Records to process:
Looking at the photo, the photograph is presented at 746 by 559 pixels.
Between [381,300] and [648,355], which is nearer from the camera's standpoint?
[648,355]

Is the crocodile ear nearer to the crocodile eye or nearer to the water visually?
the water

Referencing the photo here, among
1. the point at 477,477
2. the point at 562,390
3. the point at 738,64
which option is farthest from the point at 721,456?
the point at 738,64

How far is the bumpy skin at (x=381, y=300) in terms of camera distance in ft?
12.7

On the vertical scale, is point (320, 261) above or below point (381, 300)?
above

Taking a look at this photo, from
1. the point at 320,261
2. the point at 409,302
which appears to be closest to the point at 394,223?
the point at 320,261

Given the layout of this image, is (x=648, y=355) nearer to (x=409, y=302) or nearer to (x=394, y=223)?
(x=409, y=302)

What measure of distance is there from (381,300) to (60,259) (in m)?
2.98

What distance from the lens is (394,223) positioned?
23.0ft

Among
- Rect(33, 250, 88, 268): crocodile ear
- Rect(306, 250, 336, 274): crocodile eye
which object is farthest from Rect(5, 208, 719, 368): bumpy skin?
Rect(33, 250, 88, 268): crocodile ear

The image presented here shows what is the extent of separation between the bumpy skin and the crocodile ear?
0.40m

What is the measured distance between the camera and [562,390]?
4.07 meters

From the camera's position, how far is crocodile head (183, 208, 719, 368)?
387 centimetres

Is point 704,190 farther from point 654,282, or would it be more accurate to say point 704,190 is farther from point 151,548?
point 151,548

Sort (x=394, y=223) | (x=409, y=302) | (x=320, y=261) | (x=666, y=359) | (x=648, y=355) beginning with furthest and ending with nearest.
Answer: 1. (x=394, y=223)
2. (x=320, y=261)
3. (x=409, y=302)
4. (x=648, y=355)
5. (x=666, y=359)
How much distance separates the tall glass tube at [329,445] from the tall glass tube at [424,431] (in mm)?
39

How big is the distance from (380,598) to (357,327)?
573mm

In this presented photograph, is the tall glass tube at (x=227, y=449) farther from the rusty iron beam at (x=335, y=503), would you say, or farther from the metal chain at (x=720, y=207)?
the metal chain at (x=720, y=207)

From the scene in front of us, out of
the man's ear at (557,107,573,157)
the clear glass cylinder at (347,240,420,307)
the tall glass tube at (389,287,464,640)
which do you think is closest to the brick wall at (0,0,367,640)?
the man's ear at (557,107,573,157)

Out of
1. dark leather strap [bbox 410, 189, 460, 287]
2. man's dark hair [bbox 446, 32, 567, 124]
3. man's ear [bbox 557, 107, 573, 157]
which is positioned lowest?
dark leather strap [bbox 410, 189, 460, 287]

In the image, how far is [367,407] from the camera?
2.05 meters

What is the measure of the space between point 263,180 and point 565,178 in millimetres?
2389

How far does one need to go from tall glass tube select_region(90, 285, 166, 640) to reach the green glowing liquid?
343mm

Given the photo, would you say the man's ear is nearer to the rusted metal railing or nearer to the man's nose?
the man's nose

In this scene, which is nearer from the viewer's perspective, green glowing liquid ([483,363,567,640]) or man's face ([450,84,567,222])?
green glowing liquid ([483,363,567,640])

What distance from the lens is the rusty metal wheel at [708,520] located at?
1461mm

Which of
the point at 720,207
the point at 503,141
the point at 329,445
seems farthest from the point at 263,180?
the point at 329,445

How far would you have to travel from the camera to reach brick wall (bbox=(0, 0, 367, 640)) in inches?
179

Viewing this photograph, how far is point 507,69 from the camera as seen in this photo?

Instructions for the task:
Reproduce all of the data above, substituting "glass column" for every occurrence of "tall glass tube" and keeping everything else unchanged.

Solution to this problem:
Looking at the photo, the photograph is presented at 746 by 559 pixels.
Between [381,300] and [648,355], which is nearer from the camera's standpoint?
[648,355]

Is the crocodile ear nearer to the crocodile eye or nearer to the water visually?
the water

Referencing the photo here, among
1. the point at 477,477
2. the point at 562,390
3. the point at 738,64
which option is farthest from the point at 721,456?
the point at 738,64

How far is the bumpy skin at (x=381, y=300) in terms of camera distance in ft?
12.7

On the vertical scale, is point (320, 261) above or below point (381, 300)?
above

Taking a look at this photo, from
1. the point at 320,261
2. the point at 409,302
which appears to be closest to the point at 394,223?
the point at 320,261

Given the layout of this image, is (x=648, y=355) nearer to (x=409, y=302) or nearer to (x=394, y=223)?
(x=409, y=302)

What measure of distance is there from (381,300) to (60,259) (in m)?
2.98

What distance from the lens is (394,223) positioned?
23.0ft

Among
- Rect(33, 250, 88, 268): crocodile ear
- Rect(306, 250, 336, 274): crocodile eye
which object is farthest from Rect(5, 208, 719, 368): bumpy skin?
Rect(33, 250, 88, 268): crocodile ear

The image presented here shows what is the extent of separation between the bumpy skin and the crocodile ear?
0.40m

What is the measured distance between the camera and [562,390]?
4.07 meters

From the camera's position, how far is crocodile head (183, 208, 719, 368)?
387 centimetres

Is point 704,190 farther from point 654,282, or would it be more accurate to say point 704,190 is farther from point 151,548?
point 151,548

Sort (x=394, y=223) | (x=409, y=302) | (x=320, y=261) | (x=666, y=359) | (x=648, y=355) beginning with furthest and ending with nearest.
Answer: 1. (x=394, y=223)
2. (x=320, y=261)
3. (x=409, y=302)
4. (x=648, y=355)
5. (x=666, y=359)
How much distance separates the glass column at [329,445] from the glass column at [424,431] (in mm)?
39

How big is the distance from (380,598) to (357,327)?
573mm

In this presented photograph, is the glass column at (x=227, y=449) farther from the rusty iron beam at (x=335, y=503), would you say, or farther from the metal chain at (x=720, y=207)?
the metal chain at (x=720, y=207)

From the scene in front of us, out of
the man's ear at (557,107,573,157)
the clear glass cylinder at (347,240,420,307)
the glass column at (389,287,464,640)
which do you think is closest to the brick wall at (0,0,367,640)?
the man's ear at (557,107,573,157)

Out of
1. dark leather strap [bbox 410, 189, 460, 287]
2. man's dark hair [bbox 446, 32, 567, 124]
3. man's ear [bbox 557, 107, 573, 157]
which is positioned lowest?
dark leather strap [bbox 410, 189, 460, 287]

In the image, how far is [367,407] from the camera?
2.05 meters

What is the measure of the space between point 263,180 and point 565,178 in millimetres?
2389

How far does one need to go from glass column select_region(90, 285, 166, 640) to reach the green glowing liquid?
343mm

Given the photo, would you say the man's ear is nearer to the rusted metal railing or nearer to the man's nose?
the man's nose

In this scene, which is nearer from the viewer's perspective, green glowing liquid ([483,363,567,640]) or man's face ([450,84,567,222])?
green glowing liquid ([483,363,567,640])

What distance from the lens is the rusty metal wheel at [708,520] located at?
1461mm

Which of
the point at 720,207
the point at 503,141
the point at 329,445
seems farthest from the point at 263,180?
the point at 329,445

How far would you have to travel from the camera to reach brick wall (bbox=(0, 0, 367, 640)) in inches?
179

Viewing this photograph, how far is point 507,69 from the camera as seen in this photo?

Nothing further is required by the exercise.